◆ **Set problem**: Print exactly the lines from the one containing "Can you determine which of" through the last line of the records below, both included, and nothing else; omit any pictures.

::::::

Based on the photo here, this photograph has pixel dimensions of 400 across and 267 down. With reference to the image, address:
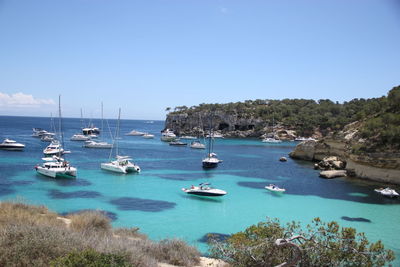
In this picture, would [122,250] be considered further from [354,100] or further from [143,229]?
[354,100]

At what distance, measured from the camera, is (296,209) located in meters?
27.6

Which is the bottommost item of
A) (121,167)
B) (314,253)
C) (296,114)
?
(121,167)

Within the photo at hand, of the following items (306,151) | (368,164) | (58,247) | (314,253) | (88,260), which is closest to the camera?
(88,260)

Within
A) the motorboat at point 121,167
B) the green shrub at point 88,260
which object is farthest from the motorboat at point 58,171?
the green shrub at point 88,260

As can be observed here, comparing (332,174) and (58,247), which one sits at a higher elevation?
(58,247)

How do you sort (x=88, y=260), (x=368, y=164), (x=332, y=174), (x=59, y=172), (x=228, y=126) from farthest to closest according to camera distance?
1. (x=228, y=126)
2. (x=332, y=174)
3. (x=368, y=164)
4. (x=59, y=172)
5. (x=88, y=260)

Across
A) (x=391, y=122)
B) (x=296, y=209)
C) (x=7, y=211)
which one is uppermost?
(x=391, y=122)

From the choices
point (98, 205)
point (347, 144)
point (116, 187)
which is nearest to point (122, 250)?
point (98, 205)

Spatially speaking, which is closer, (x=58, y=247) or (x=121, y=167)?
(x=58, y=247)

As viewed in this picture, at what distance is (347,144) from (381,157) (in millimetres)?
10813

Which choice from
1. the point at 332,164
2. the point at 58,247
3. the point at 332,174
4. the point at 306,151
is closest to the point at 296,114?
the point at 306,151

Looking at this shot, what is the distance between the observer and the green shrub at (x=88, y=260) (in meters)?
8.16

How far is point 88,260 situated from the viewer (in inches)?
332

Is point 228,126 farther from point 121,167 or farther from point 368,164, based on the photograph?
point 121,167
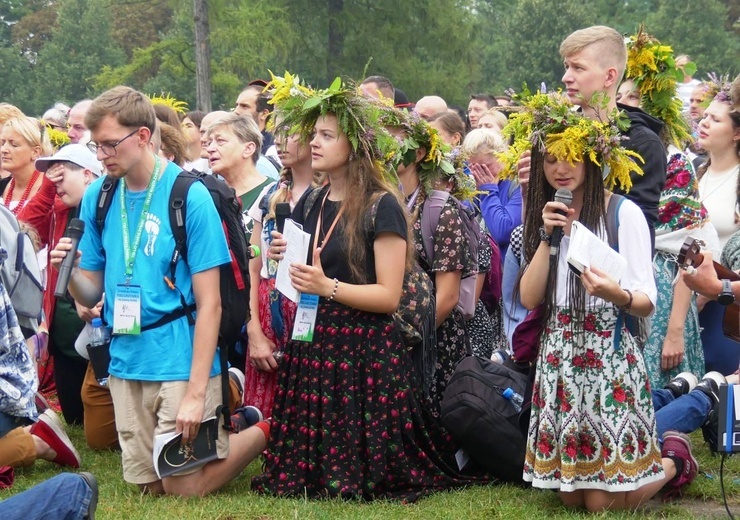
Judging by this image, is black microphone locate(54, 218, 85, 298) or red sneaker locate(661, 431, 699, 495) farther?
red sneaker locate(661, 431, 699, 495)

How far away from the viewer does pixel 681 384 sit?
6066 mm

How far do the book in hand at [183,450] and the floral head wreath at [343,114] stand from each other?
1.63m

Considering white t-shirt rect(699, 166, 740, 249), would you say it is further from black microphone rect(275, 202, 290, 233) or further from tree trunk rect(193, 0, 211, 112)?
tree trunk rect(193, 0, 211, 112)

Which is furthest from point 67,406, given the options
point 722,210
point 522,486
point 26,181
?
point 722,210

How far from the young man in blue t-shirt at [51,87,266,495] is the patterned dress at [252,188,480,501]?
1.48 ft

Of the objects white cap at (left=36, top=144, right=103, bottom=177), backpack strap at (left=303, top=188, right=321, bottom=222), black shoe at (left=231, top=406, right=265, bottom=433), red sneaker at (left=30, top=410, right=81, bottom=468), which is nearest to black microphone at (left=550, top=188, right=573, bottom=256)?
backpack strap at (left=303, top=188, right=321, bottom=222)

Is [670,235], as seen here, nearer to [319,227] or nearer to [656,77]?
[656,77]

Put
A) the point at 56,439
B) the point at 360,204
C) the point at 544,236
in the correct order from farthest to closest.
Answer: the point at 56,439, the point at 360,204, the point at 544,236

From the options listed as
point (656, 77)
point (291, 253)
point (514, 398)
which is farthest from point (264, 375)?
point (656, 77)

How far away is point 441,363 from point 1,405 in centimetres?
246

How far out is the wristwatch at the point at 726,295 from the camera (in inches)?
175

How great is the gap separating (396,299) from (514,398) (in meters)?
0.88

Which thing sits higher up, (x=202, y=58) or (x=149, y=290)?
(x=202, y=58)

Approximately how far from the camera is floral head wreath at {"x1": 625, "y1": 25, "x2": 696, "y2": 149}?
5.89 meters
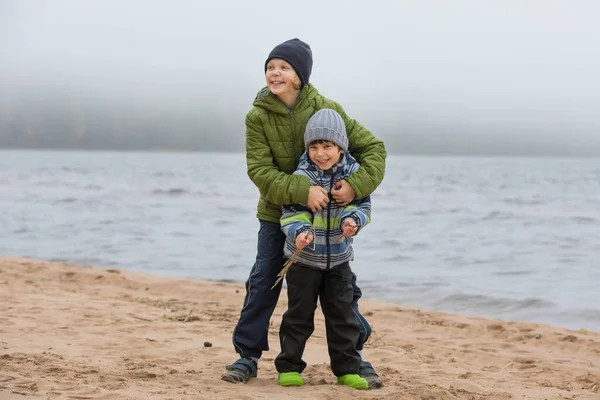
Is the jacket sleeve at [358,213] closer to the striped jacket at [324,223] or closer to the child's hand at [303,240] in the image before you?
the striped jacket at [324,223]

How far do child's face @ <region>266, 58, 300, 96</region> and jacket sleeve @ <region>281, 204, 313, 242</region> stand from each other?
0.59 meters

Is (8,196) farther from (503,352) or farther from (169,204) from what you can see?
(503,352)

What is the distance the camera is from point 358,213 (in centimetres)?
346

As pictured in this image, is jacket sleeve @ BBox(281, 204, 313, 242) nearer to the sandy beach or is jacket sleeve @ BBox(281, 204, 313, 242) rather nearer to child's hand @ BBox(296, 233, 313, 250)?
child's hand @ BBox(296, 233, 313, 250)

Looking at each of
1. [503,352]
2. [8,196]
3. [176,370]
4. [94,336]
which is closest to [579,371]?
[503,352]

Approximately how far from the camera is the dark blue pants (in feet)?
12.3

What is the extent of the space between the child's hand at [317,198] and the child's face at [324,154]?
14 cm

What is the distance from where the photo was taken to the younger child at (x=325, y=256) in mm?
3449

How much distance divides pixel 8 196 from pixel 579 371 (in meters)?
21.0

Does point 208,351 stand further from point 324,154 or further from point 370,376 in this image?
point 324,154

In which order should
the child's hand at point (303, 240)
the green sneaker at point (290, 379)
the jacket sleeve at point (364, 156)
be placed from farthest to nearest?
the green sneaker at point (290, 379), the jacket sleeve at point (364, 156), the child's hand at point (303, 240)

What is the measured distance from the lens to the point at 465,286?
8.88 m

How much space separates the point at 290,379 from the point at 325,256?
724mm

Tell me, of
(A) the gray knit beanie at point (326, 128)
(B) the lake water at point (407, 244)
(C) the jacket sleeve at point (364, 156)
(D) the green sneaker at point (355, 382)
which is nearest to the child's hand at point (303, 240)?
(C) the jacket sleeve at point (364, 156)
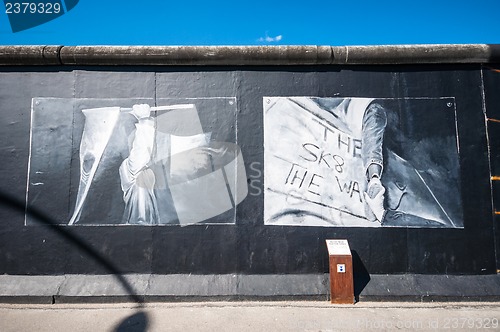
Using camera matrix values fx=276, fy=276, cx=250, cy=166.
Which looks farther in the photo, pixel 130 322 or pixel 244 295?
pixel 244 295

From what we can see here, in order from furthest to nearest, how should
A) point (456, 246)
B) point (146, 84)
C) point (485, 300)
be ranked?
1. point (146, 84)
2. point (456, 246)
3. point (485, 300)

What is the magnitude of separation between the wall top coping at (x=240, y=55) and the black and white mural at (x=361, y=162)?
0.73 metres

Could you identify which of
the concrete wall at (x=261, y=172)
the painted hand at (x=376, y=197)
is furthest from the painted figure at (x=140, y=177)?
the painted hand at (x=376, y=197)

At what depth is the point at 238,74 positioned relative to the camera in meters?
5.08

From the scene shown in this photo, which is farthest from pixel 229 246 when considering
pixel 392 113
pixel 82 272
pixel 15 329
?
pixel 392 113

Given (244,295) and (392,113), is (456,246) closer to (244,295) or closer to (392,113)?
(392,113)

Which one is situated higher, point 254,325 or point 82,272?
point 82,272

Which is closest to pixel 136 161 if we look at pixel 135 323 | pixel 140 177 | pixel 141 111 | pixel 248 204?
pixel 140 177

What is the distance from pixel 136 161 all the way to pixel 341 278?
155 inches

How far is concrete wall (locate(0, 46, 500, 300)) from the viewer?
4.73m

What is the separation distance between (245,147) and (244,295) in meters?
2.47

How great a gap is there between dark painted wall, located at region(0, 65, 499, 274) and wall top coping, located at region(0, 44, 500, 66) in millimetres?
149

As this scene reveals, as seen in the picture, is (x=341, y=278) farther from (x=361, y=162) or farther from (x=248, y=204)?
(x=361, y=162)

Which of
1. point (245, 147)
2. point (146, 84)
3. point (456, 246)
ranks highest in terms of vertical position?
point (146, 84)
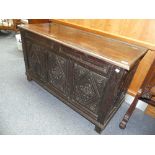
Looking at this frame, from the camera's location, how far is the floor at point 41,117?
1.39m

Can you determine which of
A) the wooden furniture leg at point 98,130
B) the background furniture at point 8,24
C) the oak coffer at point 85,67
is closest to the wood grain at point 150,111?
the oak coffer at point 85,67

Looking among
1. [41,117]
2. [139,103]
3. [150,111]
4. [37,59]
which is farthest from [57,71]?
[150,111]

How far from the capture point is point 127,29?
1.38m

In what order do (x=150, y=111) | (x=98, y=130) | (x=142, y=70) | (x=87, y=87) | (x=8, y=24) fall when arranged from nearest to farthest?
Answer: (x=87, y=87)
(x=98, y=130)
(x=142, y=70)
(x=150, y=111)
(x=8, y=24)

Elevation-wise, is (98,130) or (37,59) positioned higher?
(37,59)

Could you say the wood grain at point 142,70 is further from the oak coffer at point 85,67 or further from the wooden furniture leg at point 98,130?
the wooden furniture leg at point 98,130

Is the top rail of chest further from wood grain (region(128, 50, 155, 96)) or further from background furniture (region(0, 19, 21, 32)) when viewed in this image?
background furniture (region(0, 19, 21, 32))

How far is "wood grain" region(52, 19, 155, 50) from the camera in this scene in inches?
50.4

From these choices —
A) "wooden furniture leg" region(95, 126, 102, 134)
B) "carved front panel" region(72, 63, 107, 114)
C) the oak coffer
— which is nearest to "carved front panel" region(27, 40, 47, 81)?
the oak coffer

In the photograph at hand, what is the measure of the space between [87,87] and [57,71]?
38cm

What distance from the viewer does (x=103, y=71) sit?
3.40ft

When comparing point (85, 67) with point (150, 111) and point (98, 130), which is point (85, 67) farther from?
point (150, 111)

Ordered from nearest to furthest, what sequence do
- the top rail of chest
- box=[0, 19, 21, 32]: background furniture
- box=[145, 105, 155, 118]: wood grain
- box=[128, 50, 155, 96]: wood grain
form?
1. the top rail of chest
2. box=[128, 50, 155, 96]: wood grain
3. box=[145, 105, 155, 118]: wood grain
4. box=[0, 19, 21, 32]: background furniture

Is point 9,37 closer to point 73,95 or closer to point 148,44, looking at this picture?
point 73,95
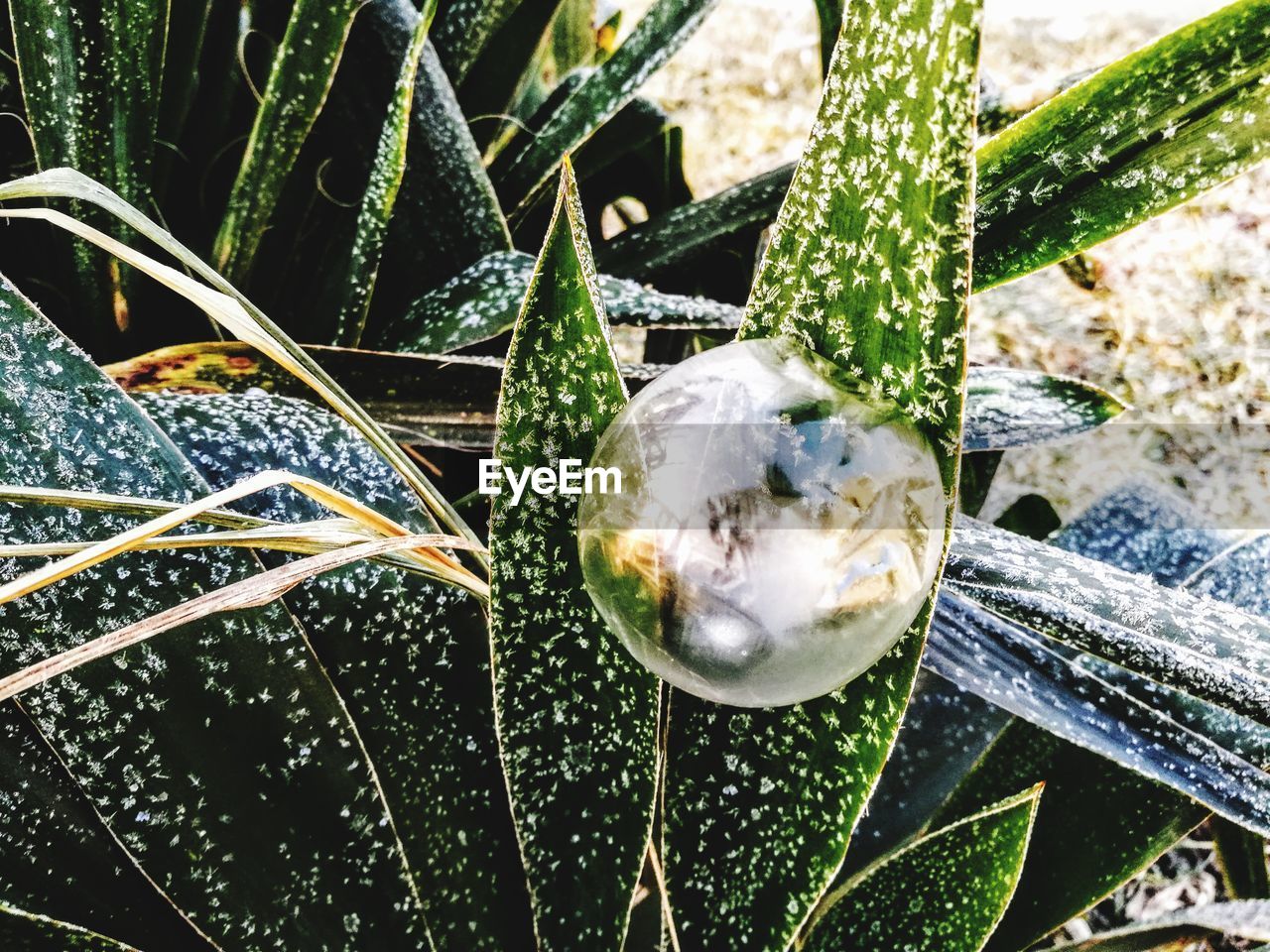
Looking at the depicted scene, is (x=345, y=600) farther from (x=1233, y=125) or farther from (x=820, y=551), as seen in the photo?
→ (x=1233, y=125)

::::::

◆ **Solution for this exercise**:
Can you determine which of
A) the wooden furniture leg at point 98,130
B) the background furniture at point 8,24
C) the oak coffer at point 85,67
is closest to the wood grain at point 150,111?
the oak coffer at point 85,67

Looking among
1. [41,117]
2. [139,103]
3. [150,111]
4. [37,59]
which is farthest from [57,71]?
[150,111]

How far from the capture point is point 127,29?
1.38m

In what order do (x=150, y=111) | (x=98, y=130) | (x=142, y=70) | (x=87, y=87) | (x=8, y=24) fall when arranged from nearest to farthest?
Answer: (x=87, y=87)
(x=98, y=130)
(x=142, y=70)
(x=150, y=111)
(x=8, y=24)

Elevation-wise, is (98,130) or (37,59) positioned higher?
(37,59)

Could you say the wood grain at point 142,70 is further from the oak coffer at point 85,67 or further from the wooden furniture leg at point 98,130?
the wooden furniture leg at point 98,130

Is the top rail of chest further from wood grain (region(128, 50, 155, 96)) or further from background furniture (region(0, 19, 21, 32)) when viewed in this image?
background furniture (region(0, 19, 21, 32))

How far is "wood grain" region(52, 19, 155, 50) from the camera in this scene in inches?
50.4

From these choices —
A) "wooden furniture leg" region(95, 126, 102, 134)
B) "carved front panel" region(72, 63, 107, 114)
C) the oak coffer
— which is nearest to "carved front panel" region(27, 40, 47, 81)?
the oak coffer

In the photograph at hand, what is the measure of the space between [87,87] and [57,71]?
38cm

What distance from the viewer does (x=103, y=71) sit?
3.40ft

When comparing point (85, 67) with point (150, 111) and point (98, 130), which is point (85, 67) farther from?
point (150, 111)

Ordered from nearest to furthest, what sequence do
- the top rail of chest
- box=[0, 19, 21, 32]: background furniture
- box=[145, 105, 155, 118]: wood grain
- box=[128, 50, 155, 96]: wood grain
form?
1. the top rail of chest
2. box=[128, 50, 155, 96]: wood grain
3. box=[145, 105, 155, 118]: wood grain
4. box=[0, 19, 21, 32]: background furniture

Is point 9,37 closer to point 73,95 or closer to point 148,44, looking at this picture?
point 73,95
Looking at the depicted scene, is (x=345, y=600) farther from (x=1233, y=125) or farther from (x=820, y=551), as seen in the photo?
→ (x=1233, y=125)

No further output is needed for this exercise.